1972 film by Wim Umboh

Perkawinan is a 1972 Indonesian drama film directed by Wim Umboh. The film won nine awards at the Indonesian Film Festival in 1973.

== Awards ==

| Venue | Year | Category | Recipient | Result |
| Indonesian Film Festival | 1973 | Best Feature Film |  | Won |
| Best Directing | Wim Umboh | Won |
| Best Camera | Lukman Hakim Nain | Won |
| Best Music | Idris Sardi | Won |
| Best Sound | Suparman Sidik | Won |
| Best Art Direction | Gaby Mambo | Won |
| Best Screenplay | Narto Erawan Dalimarta, Wim Umboh | Won |
| Best Editing | Wim Umboh, K Uraoka | Won |
| Second Leading Man | Sophan Sophiaan | Won |
| Indonesian Journalists Association's Best Actor/Actress Awards | 1973 | Best Actor | Kusno Sudjarwadi | Won |
| Best Actress | Widyawati | Won |

== Synopsis ==
Mr.
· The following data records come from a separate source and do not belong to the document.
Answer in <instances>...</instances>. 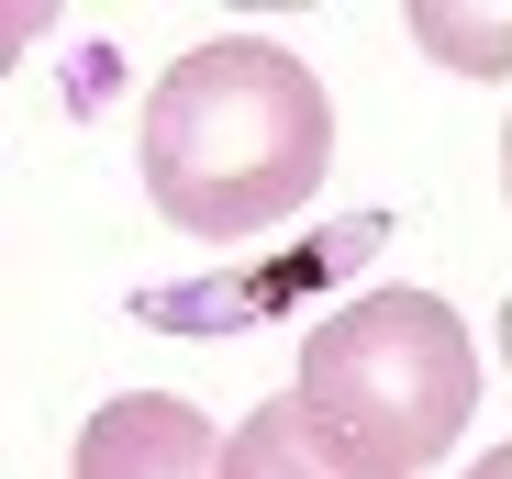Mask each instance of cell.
Instances as JSON below:
<instances>
[{
	"mask_svg": "<svg viewBox=\"0 0 512 479\" xmlns=\"http://www.w3.org/2000/svg\"><path fill=\"white\" fill-rule=\"evenodd\" d=\"M145 201L201 234V246H245V234L290 223L323 168H334V101L323 78L268 45V34H223V45H190L179 67L145 90Z\"/></svg>",
	"mask_w": 512,
	"mask_h": 479,
	"instance_id": "6da1fadb",
	"label": "cell"
},
{
	"mask_svg": "<svg viewBox=\"0 0 512 479\" xmlns=\"http://www.w3.org/2000/svg\"><path fill=\"white\" fill-rule=\"evenodd\" d=\"M301 402L379 479H423L479 424V346L435 290H368L301 335Z\"/></svg>",
	"mask_w": 512,
	"mask_h": 479,
	"instance_id": "7a4b0ae2",
	"label": "cell"
},
{
	"mask_svg": "<svg viewBox=\"0 0 512 479\" xmlns=\"http://www.w3.org/2000/svg\"><path fill=\"white\" fill-rule=\"evenodd\" d=\"M379 234H390V212H357V223H334V234H301V257L256 268V279H167V290H134V324H156V335H245V324H268V312H290L301 290L346 279Z\"/></svg>",
	"mask_w": 512,
	"mask_h": 479,
	"instance_id": "3957f363",
	"label": "cell"
},
{
	"mask_svg": "<svg viewBox=\"0 0 512 479\" xmlns=\"http://www.w3.org/2000/svg\"><path fill=\"white\" fill-rule=\"evenodd\" d=\"M223 457H234V435H212L201 402H179V390H123V402H101L78 424L67 479H223Z\"/></svg>",
	"mask_w": 512,
	"mask_h": 479,
	"instance_id": "277c9868",
	"label": "cell"
},
{
	"mask_svg": "<svg viewBox=\"0 0 512 479\" xmlns=\"http://www.w3.org/2000/svg\"><path fill=\"white\" fill-rule=\"evenodd\" d=\"M223 479H379L346 435H334L301 390H279V402H256L245 424H234V457H223Z\"/></svg>",
	"mask_w": 512,
	"mask_h": 479,
	"instance_id": "5b68a950",
	"label": "cell"
},
{
	"mask_svg": "<svg viewBox=\"0 0 512 479\" xmlns=\"http://www.w3.org/2000/svg\"><path fill=\"white\" fill-rule=\"evenodd\" d=\"M412 34L435 45V56H457L468 78H501V67H512V23H457V12H412Z\"/></svg>",
	"mask_w": 512,
	"mask_h": 479,
	"instance_id": "8992f818",
	"label": "cell"
},
{
	"mask_svg": "<svg viewBox=\"0 0 512 479\" xmlns=\"http://www.w3.org/2000/svg\"><path fill=\"white\" fill-rule=\"evenodd\" d=\"M468 479H512V446H490V457H479V468H468Z\"/></svg>",
	"mask_w": 512,
	"mask_h": 479,
	"instance_id": "52a82bcc",
	"label": "cell"
}]
</instances>
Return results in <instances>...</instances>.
Tok (Sophan Sophiaan) is the son of a wealthy nobleman who is studying in the Netherlands and meets Inge (Widyawati), an employee at the Nitour travel agency. After they get married, they are unable to have a child due to Mr. Tok's illness. After returning to Indonesia, this couple is disliked by Mr. Tok's parents, who have arranged his marriage with another girl. Fortunately, the girl already has a girlfriend, so the forced marriage is not carried out. Mr. Tok then returns to Europe to cure his illness. During that time, Inge is thrown out by her in-laws because she is found pregnant and is considered to be having an affair. When Mr. Tok returns and does not find his wife, he blames his parents, because the baby is actually his child. In the snow, Mr. Tok meets Inge again, just like at the beginning of their meeting, this time witnessed by Mr. Tok's parents.